Gestellte Aufgabe a: Entnimm dem Text über Em und Jessie wortgetreu den Abschnitt von "Em (Emmanuelle Mattana)" bis "Vakuum aufgetan hat.".

Textauszug:
Em (Emmanuelle Mattana) ist aus Sydney angereist, um ihre Freundin Jessie (Melissa Gan) in Melbourne zu besuchen. Pläne gibt es keine. Für Em gibt es nicht einmal eine richtige Bettdecke. Doch zum Schlafen kommen die jungen Frauen ohnehin nicht. Denn unablässig sprudelt es aus ihnen heraus, von banal zu gewichtig und retour. Beide sind auf ihre Art verloren; Em, weil ihr vermeintlicher Traumjob von einem ausbeuterisch-misogynen Klima geprägt ist; Jessie, weil sich nach einer Trennung ein Vakuum aufgetan hat.

Gestellte Aufgabe b: Setze die Zeilen der Einträge von der Zeile mit "If you had to pick from" bis zur Zeile mit "which is furthest from the point at 339,216?" in eine Markdown-Tabelle mit den Spalten „Nummer“ und „Eintragszeile“. Lass dabei Leerzeilen und Bilder weg.

Datenzeilen:

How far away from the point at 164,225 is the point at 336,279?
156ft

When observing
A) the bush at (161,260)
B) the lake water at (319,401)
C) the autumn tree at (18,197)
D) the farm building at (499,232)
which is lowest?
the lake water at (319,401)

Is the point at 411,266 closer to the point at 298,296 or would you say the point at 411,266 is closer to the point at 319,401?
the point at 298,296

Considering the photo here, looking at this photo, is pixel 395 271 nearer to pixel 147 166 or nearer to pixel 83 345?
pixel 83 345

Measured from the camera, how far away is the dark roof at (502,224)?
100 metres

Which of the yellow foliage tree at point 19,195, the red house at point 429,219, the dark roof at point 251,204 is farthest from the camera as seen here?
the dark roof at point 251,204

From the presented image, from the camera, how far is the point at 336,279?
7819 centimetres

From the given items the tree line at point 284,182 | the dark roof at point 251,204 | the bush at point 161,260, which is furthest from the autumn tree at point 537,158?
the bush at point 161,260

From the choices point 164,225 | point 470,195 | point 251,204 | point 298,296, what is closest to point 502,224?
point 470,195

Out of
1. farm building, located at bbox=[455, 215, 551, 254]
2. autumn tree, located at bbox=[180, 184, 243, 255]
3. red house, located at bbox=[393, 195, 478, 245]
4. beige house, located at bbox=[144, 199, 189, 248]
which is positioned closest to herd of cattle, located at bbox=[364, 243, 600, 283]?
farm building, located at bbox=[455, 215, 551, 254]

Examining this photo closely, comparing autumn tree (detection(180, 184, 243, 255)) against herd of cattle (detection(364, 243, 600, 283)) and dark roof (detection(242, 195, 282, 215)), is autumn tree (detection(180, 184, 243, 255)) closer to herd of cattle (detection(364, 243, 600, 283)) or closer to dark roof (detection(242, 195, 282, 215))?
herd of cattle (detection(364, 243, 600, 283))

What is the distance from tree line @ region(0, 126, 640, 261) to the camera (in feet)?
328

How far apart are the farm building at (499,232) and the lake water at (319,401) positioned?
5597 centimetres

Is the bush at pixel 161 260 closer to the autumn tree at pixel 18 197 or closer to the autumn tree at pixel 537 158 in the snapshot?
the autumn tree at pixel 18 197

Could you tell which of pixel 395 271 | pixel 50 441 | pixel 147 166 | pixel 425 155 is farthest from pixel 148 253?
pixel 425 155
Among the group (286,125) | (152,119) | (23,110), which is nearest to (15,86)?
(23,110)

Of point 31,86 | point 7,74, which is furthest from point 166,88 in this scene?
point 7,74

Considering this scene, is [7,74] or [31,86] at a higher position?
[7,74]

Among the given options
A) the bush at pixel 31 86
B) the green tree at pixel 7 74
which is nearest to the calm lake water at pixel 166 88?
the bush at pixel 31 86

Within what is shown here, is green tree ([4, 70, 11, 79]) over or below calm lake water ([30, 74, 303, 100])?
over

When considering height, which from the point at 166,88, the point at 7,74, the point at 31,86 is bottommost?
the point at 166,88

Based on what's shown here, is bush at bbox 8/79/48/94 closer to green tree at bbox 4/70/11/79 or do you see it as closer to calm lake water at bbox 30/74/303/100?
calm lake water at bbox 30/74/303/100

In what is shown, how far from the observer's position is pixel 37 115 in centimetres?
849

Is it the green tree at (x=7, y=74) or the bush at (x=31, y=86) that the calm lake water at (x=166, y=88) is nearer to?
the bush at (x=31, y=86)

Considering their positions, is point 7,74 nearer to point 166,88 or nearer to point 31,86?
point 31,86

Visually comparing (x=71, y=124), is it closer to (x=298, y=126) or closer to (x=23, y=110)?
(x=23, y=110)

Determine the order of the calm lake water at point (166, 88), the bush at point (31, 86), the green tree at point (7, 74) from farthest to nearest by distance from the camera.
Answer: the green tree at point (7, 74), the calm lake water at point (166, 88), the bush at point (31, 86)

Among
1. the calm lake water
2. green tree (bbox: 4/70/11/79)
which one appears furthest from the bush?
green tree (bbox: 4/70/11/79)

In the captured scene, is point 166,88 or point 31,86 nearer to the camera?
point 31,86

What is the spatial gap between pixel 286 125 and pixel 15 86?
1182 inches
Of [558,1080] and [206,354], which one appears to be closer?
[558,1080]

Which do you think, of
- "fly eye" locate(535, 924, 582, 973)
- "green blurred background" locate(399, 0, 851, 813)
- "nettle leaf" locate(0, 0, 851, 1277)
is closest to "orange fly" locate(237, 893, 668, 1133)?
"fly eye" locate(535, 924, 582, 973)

* * *

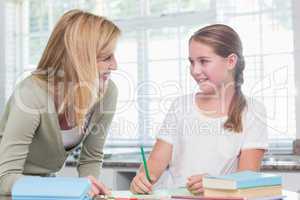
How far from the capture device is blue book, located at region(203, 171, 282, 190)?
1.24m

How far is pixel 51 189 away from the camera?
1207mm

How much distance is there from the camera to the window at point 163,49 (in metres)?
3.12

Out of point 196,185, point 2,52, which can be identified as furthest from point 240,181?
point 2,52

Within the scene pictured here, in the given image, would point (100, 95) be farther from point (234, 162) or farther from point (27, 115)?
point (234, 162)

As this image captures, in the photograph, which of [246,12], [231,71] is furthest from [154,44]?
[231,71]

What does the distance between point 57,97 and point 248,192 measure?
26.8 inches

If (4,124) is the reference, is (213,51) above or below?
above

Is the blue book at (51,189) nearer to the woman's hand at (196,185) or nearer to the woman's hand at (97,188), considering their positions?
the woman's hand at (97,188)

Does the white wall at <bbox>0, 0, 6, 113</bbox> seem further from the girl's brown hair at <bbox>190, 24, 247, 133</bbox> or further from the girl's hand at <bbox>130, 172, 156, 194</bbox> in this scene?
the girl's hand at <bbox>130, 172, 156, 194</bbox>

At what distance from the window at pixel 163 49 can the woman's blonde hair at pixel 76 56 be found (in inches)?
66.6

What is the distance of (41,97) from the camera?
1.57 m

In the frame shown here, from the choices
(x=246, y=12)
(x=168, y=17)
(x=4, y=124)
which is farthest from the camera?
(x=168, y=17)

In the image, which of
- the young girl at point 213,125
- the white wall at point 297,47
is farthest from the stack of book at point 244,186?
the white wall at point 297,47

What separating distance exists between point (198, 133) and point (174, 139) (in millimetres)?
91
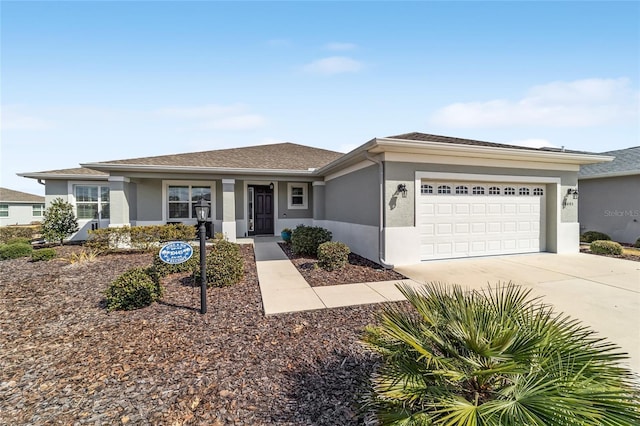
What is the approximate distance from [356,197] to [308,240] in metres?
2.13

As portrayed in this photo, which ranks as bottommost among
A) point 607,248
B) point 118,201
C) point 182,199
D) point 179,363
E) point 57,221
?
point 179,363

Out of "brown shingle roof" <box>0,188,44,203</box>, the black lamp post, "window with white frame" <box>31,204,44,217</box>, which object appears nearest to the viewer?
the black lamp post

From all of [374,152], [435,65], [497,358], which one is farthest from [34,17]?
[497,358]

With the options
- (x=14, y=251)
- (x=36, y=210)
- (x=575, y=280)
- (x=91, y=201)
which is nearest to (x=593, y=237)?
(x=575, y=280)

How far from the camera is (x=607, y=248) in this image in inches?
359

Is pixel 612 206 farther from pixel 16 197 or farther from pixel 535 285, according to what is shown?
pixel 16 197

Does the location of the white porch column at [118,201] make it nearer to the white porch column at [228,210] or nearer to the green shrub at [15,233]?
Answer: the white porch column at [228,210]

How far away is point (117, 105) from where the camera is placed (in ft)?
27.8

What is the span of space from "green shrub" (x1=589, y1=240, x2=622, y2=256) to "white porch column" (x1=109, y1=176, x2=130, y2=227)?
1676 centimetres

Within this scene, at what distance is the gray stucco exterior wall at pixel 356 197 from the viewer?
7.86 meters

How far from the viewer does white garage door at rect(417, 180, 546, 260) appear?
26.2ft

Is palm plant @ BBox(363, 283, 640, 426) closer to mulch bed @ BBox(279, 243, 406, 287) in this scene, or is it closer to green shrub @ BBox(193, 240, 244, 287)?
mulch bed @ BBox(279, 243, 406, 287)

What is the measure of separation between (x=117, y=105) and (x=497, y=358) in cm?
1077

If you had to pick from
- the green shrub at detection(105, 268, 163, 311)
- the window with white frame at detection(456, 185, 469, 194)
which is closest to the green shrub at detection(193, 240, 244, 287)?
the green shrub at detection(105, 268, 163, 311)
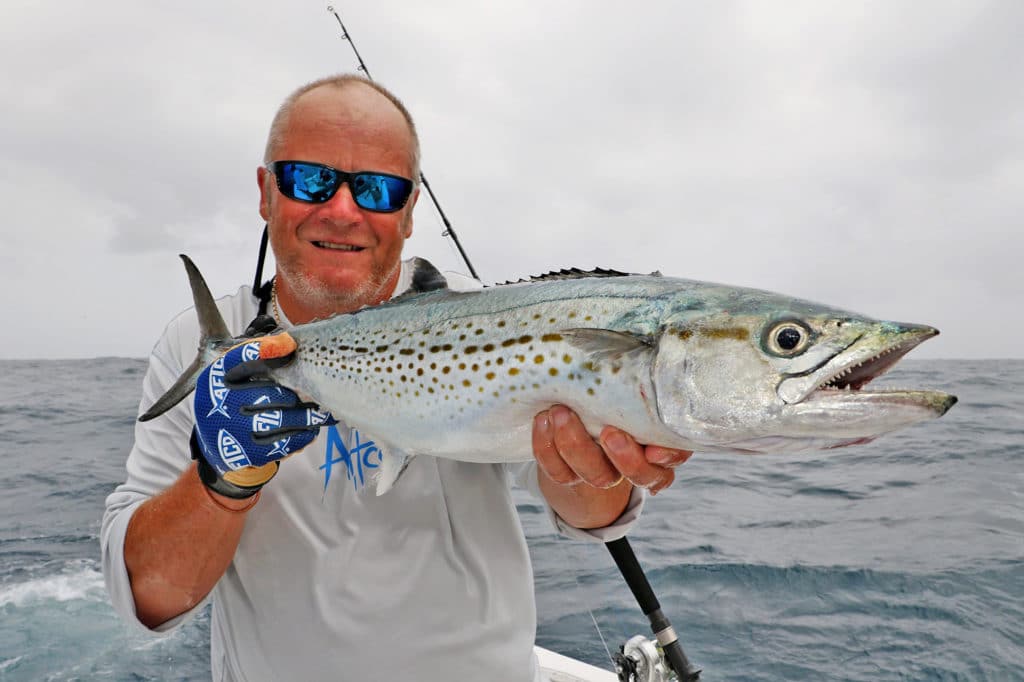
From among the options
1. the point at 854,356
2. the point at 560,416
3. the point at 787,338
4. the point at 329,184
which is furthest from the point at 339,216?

Vollständige Ausgabe a:
Em (Emmanuelle Mattana) ist aus Sydney angereist, um ihre Freundin Jessie (Melissa Gan) in Melbourne zu besuchen. Pläne gibt es keine. Für Em gibt es nicht einmal eine richtige Bettdecke. Doch zum Schlafen kommen die jungen Frauen ohnehin nicht. Denn unablässig sprudelt es aus ihnen heraus, von banal zu gewichtig und retour. Beide sind auf ihre Art verloren; Em, weil ihr vermeintlicher Traumjob von einem ausbeuterisch-misogynen Klima geprägt ist; Jessie, weil sich nach einer Trennung ein Vakuum aufgetan hat.

Vollständige Ausgabe b:
| Nummer | Eintragszeile |
|---|---|
| 1 | If you had to pick from |
| 2 | - the green shrub at detection(105, 268, 163, 311) |
| 3 | - the window with white frame at detection(456, 185, 469, 194) |
| 4 | which is closest to the green shrub at detection(193, 240, 244, 287)? |
| 5 | the green shrub at detection(105, 268, 163, 311) |
| 6 | From among the options |
| 7 | 1. the point at 854,356 |
| 8 | 2. the point at 560,416 |
| 9 | 3. the point at 787,338 |
| 10 | 4. the point at 329,184 |
| 11 | which is furthest from the point at 339,216? |